● Exercise description:
Please convert the stretch from the line containing "What is the distance from" through the end of the entries into a Markdown table with the columns Row and Line, leaving out blank lines.

BEGIN Data shown

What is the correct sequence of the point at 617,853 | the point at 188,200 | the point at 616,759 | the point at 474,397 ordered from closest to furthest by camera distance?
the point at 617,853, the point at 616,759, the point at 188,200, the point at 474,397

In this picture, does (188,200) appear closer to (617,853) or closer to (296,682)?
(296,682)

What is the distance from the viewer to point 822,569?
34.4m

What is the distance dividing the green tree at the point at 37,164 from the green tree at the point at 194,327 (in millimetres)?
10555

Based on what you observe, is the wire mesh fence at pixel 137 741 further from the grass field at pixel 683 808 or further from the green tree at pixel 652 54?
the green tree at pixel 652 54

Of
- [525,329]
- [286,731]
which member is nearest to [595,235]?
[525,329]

END Data shown

● Solution to this problem:
| Row | Line |
|---|---|
| 1 | What is the distance from the viewer to point 822,569? |
| 2 | 34.4m |
| 3 | What is the distance dividing the green tree at the point at 37,164 from the green tree at the point at 194,327 (in millimetres)? |
| 4 | 10555 |
| 5 | Based on what you observe, is the wire mesh fence at pixel 137 741 further from the grass field at pixel 683 808 or further from the green tree at pixel 652 54? |
| 6 | the green tree at pixel 652 54 |
| 7 | Of |
| 8 | - [525,329] |
| 9 | - [286,731] |
| 10 | which member is nearest to [595,235]? |
| 11 | [525,329] |